Buckthorns, of the genus Rhamnus, comprise a group of over one hundred shrubs and small trees. The plants of this species usually grow between one and ten meters tall, with a few rare species that can even touch fifteen meters. They are found throughout the temperate regions and subtropics of the Northern Hemisphere, as well as in the southern regions of Africa and South America. A few species have spread beyond these regions as well.
The species of this genus can be either evergreen or deciduous – a distinct aspect of these plants being their smooth bark of a dark brown or almost black color, whereas the branches are the color of ash.
The leaves are simple, and from three to fifteen centimeters long, and can be either alternate or opposite. They grow in small bunches, and are usually opposite near the base of the shoots and then grow to be alternate towards the top. The leaves are oval and possess a toothed edge, with the smallest leaves being covered with a sort of down. The veins curve up to the tip of the leaves, while flowers are arranged in closely packed bunches in the axils of densely growing leaves.
The flowers range in shade from almost green to almost yellow, with shades ranging in between the two colors. They are just one fifth of an inch across, and over time develop into round berries that are only slightly bigger, and which turn black and glossy as they ripen. Each berry usually contains four seeds.
There is a woody thorn located on the end of each branch, and this is what originally gave these plants their name.
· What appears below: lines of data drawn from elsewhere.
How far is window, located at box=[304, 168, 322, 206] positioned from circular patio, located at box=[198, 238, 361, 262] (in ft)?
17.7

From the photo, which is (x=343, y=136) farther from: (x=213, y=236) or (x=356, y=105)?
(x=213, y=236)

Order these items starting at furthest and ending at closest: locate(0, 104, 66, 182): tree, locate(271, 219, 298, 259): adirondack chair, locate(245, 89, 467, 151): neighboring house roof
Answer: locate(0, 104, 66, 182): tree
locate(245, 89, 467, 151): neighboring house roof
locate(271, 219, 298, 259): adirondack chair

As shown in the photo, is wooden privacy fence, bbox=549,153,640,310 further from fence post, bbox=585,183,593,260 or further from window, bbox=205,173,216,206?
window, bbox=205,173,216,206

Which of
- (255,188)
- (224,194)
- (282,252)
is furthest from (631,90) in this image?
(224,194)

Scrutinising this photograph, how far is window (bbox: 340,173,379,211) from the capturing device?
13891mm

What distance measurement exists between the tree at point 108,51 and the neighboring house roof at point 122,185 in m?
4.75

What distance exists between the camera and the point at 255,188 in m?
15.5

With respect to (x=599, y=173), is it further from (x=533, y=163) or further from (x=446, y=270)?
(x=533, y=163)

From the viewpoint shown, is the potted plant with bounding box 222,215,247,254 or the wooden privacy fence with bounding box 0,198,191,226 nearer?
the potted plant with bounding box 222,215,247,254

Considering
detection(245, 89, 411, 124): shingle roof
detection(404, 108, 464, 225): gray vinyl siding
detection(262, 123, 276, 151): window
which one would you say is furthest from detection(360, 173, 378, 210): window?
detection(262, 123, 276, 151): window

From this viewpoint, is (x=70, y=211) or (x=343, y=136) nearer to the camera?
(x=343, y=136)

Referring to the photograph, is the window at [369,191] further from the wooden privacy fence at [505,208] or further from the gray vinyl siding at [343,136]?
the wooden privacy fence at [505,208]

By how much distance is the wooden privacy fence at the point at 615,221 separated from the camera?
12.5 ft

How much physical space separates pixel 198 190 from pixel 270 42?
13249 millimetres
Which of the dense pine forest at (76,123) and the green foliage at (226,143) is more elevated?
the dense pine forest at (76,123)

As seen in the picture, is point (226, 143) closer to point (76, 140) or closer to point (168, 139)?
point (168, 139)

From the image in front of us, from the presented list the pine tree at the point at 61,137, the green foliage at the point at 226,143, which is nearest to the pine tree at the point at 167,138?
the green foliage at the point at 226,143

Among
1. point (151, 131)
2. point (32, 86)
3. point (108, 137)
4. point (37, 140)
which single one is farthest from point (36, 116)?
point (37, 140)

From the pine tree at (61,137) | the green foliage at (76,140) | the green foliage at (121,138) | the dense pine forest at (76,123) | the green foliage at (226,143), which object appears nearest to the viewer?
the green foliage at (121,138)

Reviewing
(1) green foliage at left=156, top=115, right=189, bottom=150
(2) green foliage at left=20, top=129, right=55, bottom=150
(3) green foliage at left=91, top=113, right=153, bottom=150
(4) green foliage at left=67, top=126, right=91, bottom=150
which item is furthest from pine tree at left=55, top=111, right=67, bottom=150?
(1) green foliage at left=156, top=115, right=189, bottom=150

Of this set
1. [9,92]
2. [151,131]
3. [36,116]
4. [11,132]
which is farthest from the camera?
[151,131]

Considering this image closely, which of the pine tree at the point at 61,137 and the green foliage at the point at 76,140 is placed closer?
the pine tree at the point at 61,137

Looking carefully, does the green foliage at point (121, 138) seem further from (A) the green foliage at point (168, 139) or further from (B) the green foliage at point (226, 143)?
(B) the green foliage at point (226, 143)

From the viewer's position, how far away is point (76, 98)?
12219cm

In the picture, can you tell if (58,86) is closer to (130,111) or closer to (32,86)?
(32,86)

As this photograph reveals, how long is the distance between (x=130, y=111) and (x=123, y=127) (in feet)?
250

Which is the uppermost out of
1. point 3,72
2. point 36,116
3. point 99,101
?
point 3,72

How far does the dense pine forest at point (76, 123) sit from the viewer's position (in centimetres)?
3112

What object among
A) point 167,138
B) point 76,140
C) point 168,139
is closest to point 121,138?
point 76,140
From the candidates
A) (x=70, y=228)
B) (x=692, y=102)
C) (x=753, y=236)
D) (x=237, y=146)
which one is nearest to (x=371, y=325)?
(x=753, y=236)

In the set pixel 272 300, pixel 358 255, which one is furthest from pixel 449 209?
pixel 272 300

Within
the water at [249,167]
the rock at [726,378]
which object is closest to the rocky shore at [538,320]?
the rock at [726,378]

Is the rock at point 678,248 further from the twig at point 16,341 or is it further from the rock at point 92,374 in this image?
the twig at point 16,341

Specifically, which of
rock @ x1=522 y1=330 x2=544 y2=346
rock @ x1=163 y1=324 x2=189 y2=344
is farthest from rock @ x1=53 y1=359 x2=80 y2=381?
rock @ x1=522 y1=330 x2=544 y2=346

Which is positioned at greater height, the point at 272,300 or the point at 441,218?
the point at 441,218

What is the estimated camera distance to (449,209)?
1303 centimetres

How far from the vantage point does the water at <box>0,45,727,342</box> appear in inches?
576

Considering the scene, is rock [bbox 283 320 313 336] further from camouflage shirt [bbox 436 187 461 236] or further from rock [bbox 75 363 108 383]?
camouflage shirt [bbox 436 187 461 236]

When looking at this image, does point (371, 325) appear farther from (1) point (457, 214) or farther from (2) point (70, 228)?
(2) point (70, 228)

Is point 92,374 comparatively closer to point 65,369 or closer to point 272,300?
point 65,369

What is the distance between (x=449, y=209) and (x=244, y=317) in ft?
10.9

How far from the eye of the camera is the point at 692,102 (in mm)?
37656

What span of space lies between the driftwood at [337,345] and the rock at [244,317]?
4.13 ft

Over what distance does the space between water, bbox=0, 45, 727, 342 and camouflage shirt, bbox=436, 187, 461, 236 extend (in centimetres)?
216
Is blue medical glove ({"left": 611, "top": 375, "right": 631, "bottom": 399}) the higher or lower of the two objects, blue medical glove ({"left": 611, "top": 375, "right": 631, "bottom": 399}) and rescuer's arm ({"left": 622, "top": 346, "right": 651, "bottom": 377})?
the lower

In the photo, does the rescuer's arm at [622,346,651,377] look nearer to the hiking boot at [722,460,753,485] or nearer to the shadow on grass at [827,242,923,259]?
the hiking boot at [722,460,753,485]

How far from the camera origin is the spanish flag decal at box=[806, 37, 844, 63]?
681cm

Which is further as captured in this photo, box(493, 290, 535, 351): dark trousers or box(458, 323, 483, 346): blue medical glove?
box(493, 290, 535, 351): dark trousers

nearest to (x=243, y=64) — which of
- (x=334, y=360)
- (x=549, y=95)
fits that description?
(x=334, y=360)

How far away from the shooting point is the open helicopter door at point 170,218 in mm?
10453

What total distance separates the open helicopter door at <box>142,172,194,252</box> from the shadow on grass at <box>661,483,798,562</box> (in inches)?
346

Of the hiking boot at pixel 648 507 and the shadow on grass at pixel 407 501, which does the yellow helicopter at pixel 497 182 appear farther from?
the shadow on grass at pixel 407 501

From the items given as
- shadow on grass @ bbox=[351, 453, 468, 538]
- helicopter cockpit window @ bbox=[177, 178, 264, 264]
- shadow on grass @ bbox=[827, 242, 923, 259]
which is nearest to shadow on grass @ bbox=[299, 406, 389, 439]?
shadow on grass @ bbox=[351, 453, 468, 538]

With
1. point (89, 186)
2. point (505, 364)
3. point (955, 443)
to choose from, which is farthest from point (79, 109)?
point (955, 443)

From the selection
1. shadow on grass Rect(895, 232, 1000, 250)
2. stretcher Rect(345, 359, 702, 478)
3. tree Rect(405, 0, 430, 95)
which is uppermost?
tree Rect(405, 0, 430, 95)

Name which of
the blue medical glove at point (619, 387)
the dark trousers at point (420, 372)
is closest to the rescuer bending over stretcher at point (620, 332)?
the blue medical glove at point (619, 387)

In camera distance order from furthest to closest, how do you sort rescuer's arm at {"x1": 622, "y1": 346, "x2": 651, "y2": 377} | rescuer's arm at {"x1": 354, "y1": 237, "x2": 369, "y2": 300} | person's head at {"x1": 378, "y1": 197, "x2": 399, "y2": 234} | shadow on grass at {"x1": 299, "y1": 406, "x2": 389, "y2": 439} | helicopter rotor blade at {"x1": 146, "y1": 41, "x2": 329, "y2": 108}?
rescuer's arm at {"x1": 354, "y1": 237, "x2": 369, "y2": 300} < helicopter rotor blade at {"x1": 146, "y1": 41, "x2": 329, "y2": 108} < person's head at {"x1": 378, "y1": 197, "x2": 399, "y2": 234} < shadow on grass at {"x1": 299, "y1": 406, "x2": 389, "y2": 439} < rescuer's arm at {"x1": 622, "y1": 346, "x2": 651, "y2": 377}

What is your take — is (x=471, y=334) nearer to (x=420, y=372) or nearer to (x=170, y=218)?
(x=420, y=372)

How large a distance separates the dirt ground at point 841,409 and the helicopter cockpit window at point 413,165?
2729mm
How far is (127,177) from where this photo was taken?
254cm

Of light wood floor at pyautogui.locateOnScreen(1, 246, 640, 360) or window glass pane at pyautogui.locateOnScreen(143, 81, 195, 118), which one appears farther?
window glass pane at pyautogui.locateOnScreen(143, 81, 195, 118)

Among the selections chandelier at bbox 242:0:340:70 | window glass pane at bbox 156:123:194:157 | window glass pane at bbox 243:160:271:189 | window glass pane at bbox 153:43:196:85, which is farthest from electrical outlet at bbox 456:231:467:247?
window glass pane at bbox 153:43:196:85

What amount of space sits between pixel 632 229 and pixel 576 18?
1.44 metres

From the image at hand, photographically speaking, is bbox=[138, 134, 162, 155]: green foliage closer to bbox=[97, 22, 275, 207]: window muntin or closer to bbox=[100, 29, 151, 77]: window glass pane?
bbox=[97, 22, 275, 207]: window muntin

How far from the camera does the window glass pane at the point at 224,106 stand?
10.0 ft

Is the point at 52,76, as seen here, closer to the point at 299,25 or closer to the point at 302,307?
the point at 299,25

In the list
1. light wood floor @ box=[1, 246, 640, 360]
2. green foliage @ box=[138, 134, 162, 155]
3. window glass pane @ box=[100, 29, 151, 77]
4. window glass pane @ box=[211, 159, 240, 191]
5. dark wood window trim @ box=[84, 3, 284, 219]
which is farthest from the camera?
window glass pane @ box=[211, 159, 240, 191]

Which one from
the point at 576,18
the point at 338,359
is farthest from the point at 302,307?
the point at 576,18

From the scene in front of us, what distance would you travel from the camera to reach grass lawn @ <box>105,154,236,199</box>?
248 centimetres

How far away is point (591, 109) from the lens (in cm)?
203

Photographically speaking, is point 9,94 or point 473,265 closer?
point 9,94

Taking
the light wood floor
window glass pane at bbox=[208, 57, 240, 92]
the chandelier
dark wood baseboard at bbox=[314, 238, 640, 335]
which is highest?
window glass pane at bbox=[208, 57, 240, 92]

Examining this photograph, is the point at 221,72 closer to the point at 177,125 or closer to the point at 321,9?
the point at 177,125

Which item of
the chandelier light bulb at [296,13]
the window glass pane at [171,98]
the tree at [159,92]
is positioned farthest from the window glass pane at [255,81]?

Most grazing animals eat these plants, but for some reason cows do not. Bees are very fond of the flowers, while some Lepidoptera in the larval stage are known to feed on the plants themselves.
Humans use the berries of these plants in medicine. These are only used after they have ripened. They are collected and pressed, and a pungently smelling juice is extracted from them. The juice is so bitter and foul smelling that it can only be used after adding sugar and aromatic essences. This resulting mixture is the well known syrup of Buckthorn.